Stéphanie d'Oustrac était un vrai pari : serait-elle trop incarnée dans un rôle évanescent, trop charnue pour le mystère, trop affirmative pour l'absence de réponse ? On pouvait espérer que sa générosité tire Mélisande du côté d'un personnage fascinant par son verbe et sa présence, quitte à être plus décidé qu'à l'ordinaire. À l'écoute (mais ici encore, prise de rôle), c'est plutôt l'hypothèse négative qui se confirme : la voix est vraiment celle de Geneviève plutôt que d'une Mélisande mezzo-soprano ; d'abord techniquement, car les transitions sont audibles dans le médium aigu, et les allègements impossibles ; la diction aussi est intimement liée à l'émission lyrique, et pas « indépendante » comme chez la plupart des grands interprètes de Pelléas, ce qui rend la mobilité expressive plus difficile, alors qu'elle est capitale en Mélisande. Pis, les contrainte vocales mènent parfois d'Oustrac à adopter un ton d'autorité, voire d'agressivité, que je peine à relier à Mélisande malgré mes bonnes dispositions envers son inspiration d'interprète. Dans le grave, la lourdeur de l'instrument (terni par la tessiture) n'a plus grand rapport avec les aphorismes d'un rôle conçu pour la touche légère des sopranos pépiants (Mary Garden).
Néanmoins, pour qui l'a entendue en salle, on devine, malgré un petit abus de couverture (sans doute la prudence des premières représentations), la présence physique de la voix, toujours très saisissante.
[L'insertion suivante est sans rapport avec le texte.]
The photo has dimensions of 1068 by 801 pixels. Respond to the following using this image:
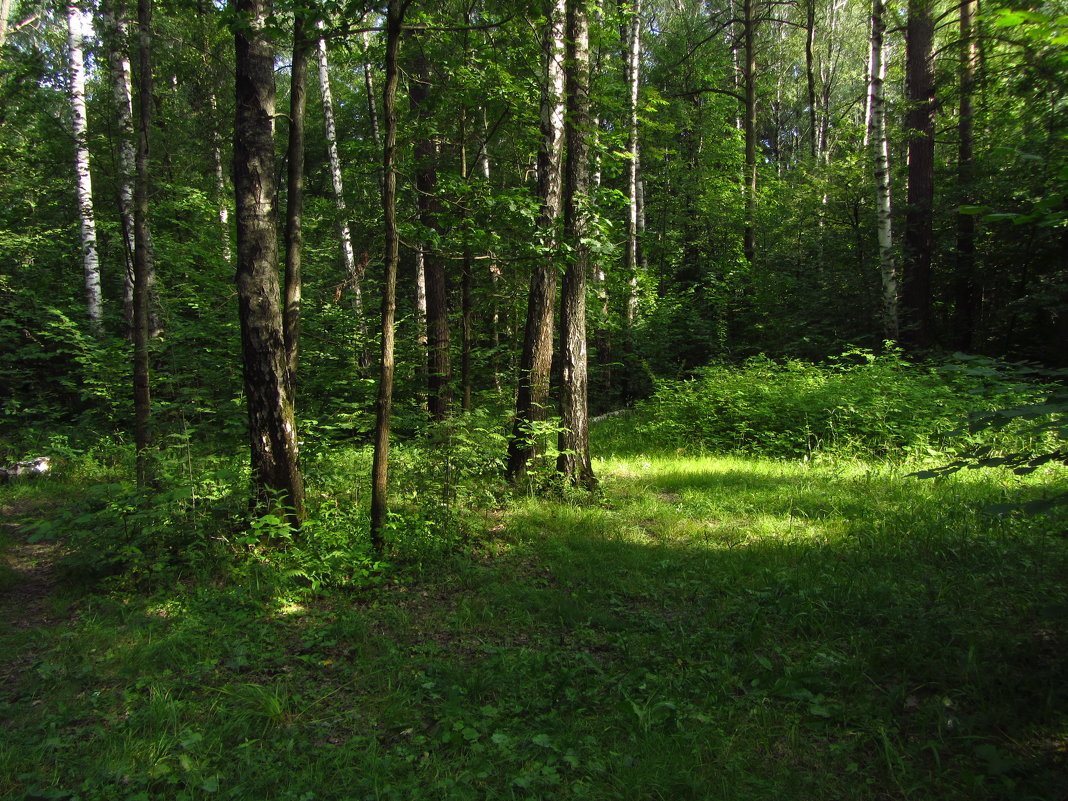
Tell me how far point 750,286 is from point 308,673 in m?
16.4

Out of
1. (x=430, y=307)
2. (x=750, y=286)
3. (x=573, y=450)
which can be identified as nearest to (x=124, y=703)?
(x=573, y=450)

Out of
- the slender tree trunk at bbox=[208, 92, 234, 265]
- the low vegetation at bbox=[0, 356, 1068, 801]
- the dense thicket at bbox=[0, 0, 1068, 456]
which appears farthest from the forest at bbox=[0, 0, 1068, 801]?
the slender tree trunk at bbox=[208, 92, 234, 265]

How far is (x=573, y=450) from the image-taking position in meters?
7.20

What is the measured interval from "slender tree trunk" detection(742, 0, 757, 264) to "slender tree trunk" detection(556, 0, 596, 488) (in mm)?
11430

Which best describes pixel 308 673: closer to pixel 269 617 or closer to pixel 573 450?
pixel 269 617

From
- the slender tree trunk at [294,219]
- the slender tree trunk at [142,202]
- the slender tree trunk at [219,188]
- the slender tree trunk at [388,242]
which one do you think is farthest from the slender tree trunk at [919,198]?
the slender tree trunk at [219,188]

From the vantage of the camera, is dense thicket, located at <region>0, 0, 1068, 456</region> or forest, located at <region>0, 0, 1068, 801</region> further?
dense thicket, located at <region>0, 0, 1068, 456</region>

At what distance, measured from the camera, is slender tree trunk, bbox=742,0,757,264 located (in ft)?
53.8

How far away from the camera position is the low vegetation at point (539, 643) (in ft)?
8.96

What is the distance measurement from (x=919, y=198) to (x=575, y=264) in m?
9.99

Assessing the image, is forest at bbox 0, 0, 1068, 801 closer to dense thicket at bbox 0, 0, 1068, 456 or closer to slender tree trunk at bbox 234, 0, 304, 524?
slender tree trunk at bbox 234, 0, 304, 524

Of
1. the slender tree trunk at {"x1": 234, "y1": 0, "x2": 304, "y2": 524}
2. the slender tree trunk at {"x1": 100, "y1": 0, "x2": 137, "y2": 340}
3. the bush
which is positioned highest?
the slender tree trunk at {"x1": 100, "y1": 0, "x2": 137, "y2": 340}

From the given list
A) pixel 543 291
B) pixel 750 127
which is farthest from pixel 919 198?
pixel 543 291

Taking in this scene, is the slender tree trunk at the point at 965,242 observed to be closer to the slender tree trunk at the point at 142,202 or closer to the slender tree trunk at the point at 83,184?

En somme, pas de quoi faire un disque sans doute, mais ce devait être très dépaysant et très chouette dans la salle.

Certes, on a pris la peine de distribuer Geneviève à un instrument plus sombre, grâce à l'excellent mezzo grave Cornelia Oncioiu, mais on se retrouve finalement avec une Mélisande-Geneviève et une Geneviève trop héroïque, là où la partition requiert peu de volume au profit d'une déclamation délicate.

Mais la soirée reste fascinante, contre toute attente du côté orchestral : l'Orchestre National des Pays de Loire, malgré sa modestie en virtuosité et timbres, joue impeccablement une partition qu'il possède à la perfection, et la familiarité avec la partition de Daniel Kawka, spécialiste de la musique contemporaine, est complètement audible. Transparence maximale qui n'est pas seulement due à l'effectif réduit, je ne crois pas avoir déjà entendu une telle radiographie de Pelléas, où les motifs sont exaltés sans être jamais soulignés, et où la mise en valeur de chaque plan n'empêche pas une poussée permanente. Il faut au moins écouter la scène de la grotte (II,3), miraculeuse... chaque détail est saillant, et pourtant on a l'impression d'être sans cesse rejeté par l'avant. Et quelle élégance suprême dans le grand duo de l'acte IV – par exemple le hautbois dans « on dirait qu'il a plu dans mon cœur », qui prend son temps avec liberté, ineffable comme jamais.
Les équilibres, les respirations, tout force l'admiration. Une des grandes directions de Pelléas.